Task item:
Repeat all the lines below exactly, but omit the pictures.

*** Block opens ***

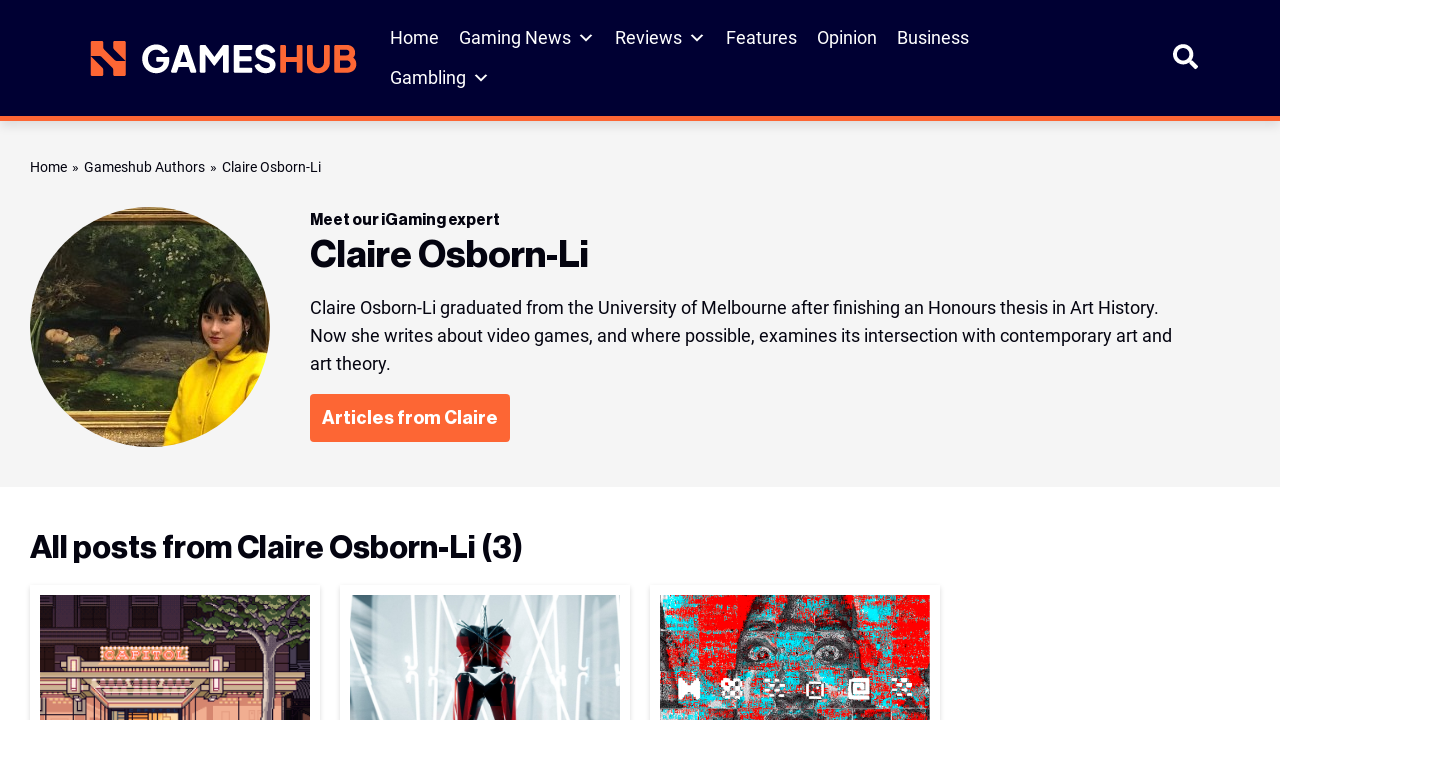

--- FILE ---
content_type: application/javascript
request_url: https://prism.app-us1.com/?a=223962283&u=https%3A%2F%2Fwww.gameshub.com%2Fauthor%2Fclaire-osborn-li%2F
body_size: 126
content:
window.visitorGlobalObject=window.visitorGlobalObject||window.prismGlobalObject;window.visitorGlobalObject.setVisitorId('dd8e590b-665f-470f-a1cf-614adf2256e8', '223962283');window.visitorGlobalObject.setWhitelistedServices('tracking', '223962283');

--- FILE ---
content_type: application/javascript
request_url: https://www.gameshub.com/wp-content/themes/gameshub/src/js/author-loadmore.js
body_size: 232
content:
jQuery(document).ready(function($) {
    var loaded = $('#author-posts-container .item').length; // initial posts count

    $('#load-more-posts').on('click', function() {
        var button  = $(this);
        var author  = button.data('author');
        var offset  = button.data('offset');
        var perpage = button.data('perpage');

        $.ajax({
            url: artshub_ajax.url,
            type: 'POST',
            data: {
                action: 'artshub_load_more_author_posts',
                author: author,
                offset: offset,
                perpage: perpage
            },
            beforeSend: function() {
                button.text('Loading...').prop('disabled', true);
            },
            success: function(response) {
                if (!response.html) {
                    // fallback if no posts at all
                    button.remove();
                    return;
                }

                $('#author-posts-container').append(response.html);
                loaded += perpage;
                button.data('offset', offset + perpage);

                // ✅ check if we have loaded all posts
                if (loaded >= response.total_posts) {
                    button.remove(); // remove right away—no extra click
                } else {
                    var hiddenVal = $('#authornamehid').val();
                    button.text(hiddenVal).prop('disabled', false);
                }
            }
        });
    });
});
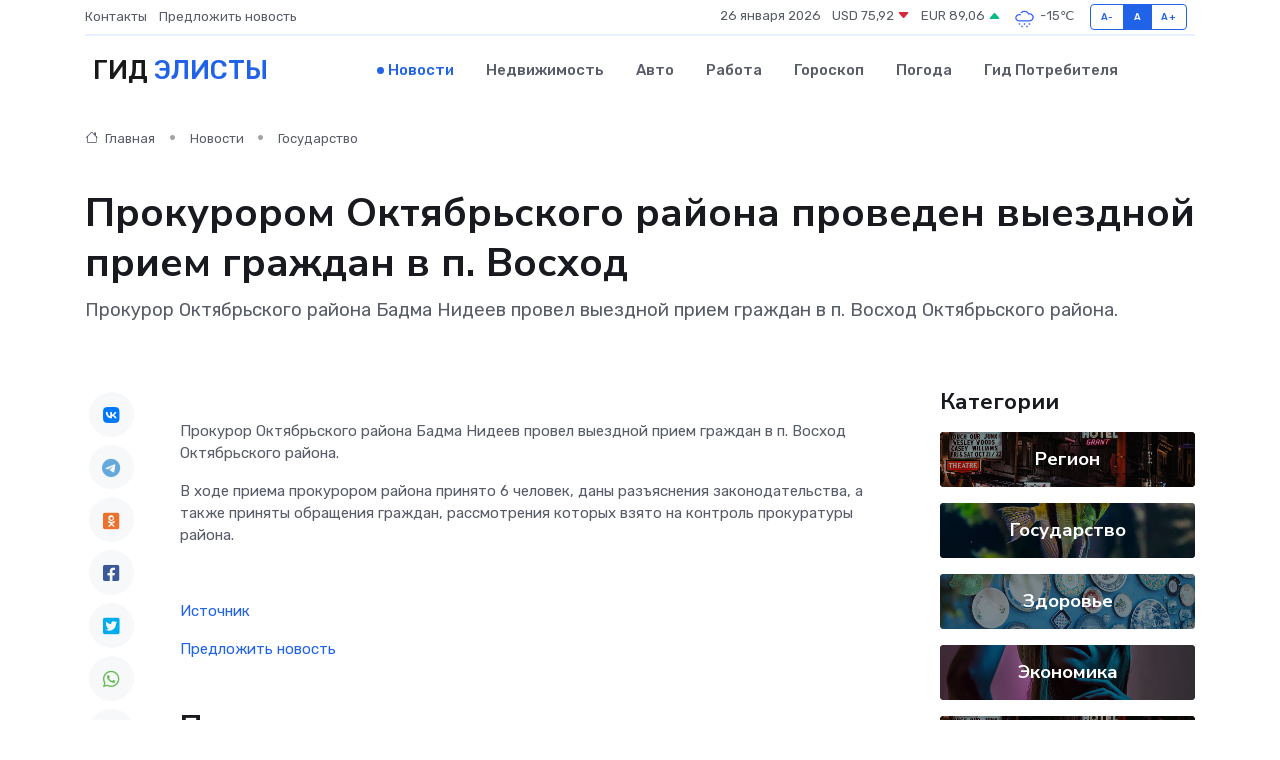

--- FILE ---
content_type: text/html; charset=utf-8
request_url: https://www.google.com/recaptcha/api2/aframe
body_size: 268
content:
<!DOCTYPE HTML><html><head><meta http-equiv="content-type" content="text/html; charset=UTF-8"></head><body><script nonce="NNstYj-OhDQjUh5-IpCCKw">/** Anti-fraud and anti-abuse applications only. See google.com/recaptcha */ try{var clients={'sodar':'https://pagead2.googlesyndication.com/pagead/sodar?'};window.addEventListener("message",function(a){try{if(a.source===window.parent){var b=JSON.parse(a.data);var c=clients[b['id']];if(c){var d=document.createElement('img');d.src=c+b['params']+'&rc='+(localStorage.getItem("rc::a")?sessionStorage.getItem("rc::b"):"");window.document.body.appendChild(d);sessionStorage.setItem("rc::e",parseInt(sessionStorage.getItem("rc::e")||0)+1);localStorage.setItem("rc::h",'1769404741652');}}}catch(b){}});window.parent.postMessage("_grecaptcha_ready", "*");}catch(b){}</script></body></html>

*** Block closes ***

Task solution:
--- FILE ---
content_type: application/javascript
request_url: https://prism.app-us1.com/?a=223962283&u=https%3A%2F%2Fwww.gameshub.com%2Fauthor%2Fclaire-osborn-li%2F
body_size: 126
content:
window.visitorGlobalObject=window.visitorGlobalObject||window.prismGlobalObject;window.visitorGlobalObject.setVisitorId('dd8e590b-665f-470f-a1cf-614adf2256e8', '223962283');window.visitorGlobalObject.setWhitelistedServices('tracking', '223962283');

--- FILE ---
content_type: application/javascript
request_url: https://www.gameshub.com/wp-content/themes/gameshub/src/js/author-loadmore.js
body_size: 232
content:
jQuery(document).ready(function($) {
    var loaded = $('#author-posts-container .item').length; // initial posts count

    $('#load-more-posts').on('click', function() {
        var button  = $(this);
        var author  = button.data('author');
        var offset  = button.data('offset');
        var perpage = button.data('perpage');

        $.ajax({
            url: artshub_ajax.url,
            type: 'POST',
            data: {
                action: 'artshub_load_more_author_posts',
                author: author,
                offset: offset,
                perpage: perpage
            },
            beforeSend: function() {
                button.text('Loading...').prop('disabled', true);
            },
            success: function(response) {
                if (!response.html) {
                    // fallback if no posts at all
                    button.remove();
                    return;
                }

                $('#author-posts-container').append(response.html);
                loaded += perpage;
                button.data('offset', offset + perpage);

                // ✅ check if we have loaded all posts
                if (loaded >= response.total_posts) {
                    button.remove(); // remove right away—no extra click
                } else {
                    var hiddenVal = $('#authornamehid').val();
                    button.text(hiddenVal).prop('disabled', false);
                }
            }
        });
    });
});

--- FILE ---
content_type: text/html; charset=utf-8
request_url: https://www.google.com/recaptcha/api2/aframe
body_size: 268
content:
<!DOCTYPE HTML><html><head><meta http-equiv="content-type" content="text/html; charset=UTF-8"></head><body><script nonce="NNstYj-OhDQjUh5-IpCCKw">/** Anti-fraud and anti-abuse applications only. See google.com/recaptcha */ try{var clients={'sodar':'https://pagead2.googlesyndication.com/pagead/sodar?'};window.addEventListener("message",function(a){try{if(a.source===window.parent){var b=JSON.parse(a.data);var c=clients[b['id']];if(c){var d=document.createElement('img');d.src=c+b['params']+'&rc='+(localStorage.getItem("rc::a")?sessionStorage.getItem("rc::b"):"");window.document.body.appendChild(d);sessionStorage.setItem("rc::e",parseInt(sessionStorage.getItem("rc::e")||0)+1);localStorage.setItem("rc::h",'1769404741652');}}}catch(b){}});window.parent.postMessage("_grecaptcha_ready", "*");}catch(b){}</script></body></html>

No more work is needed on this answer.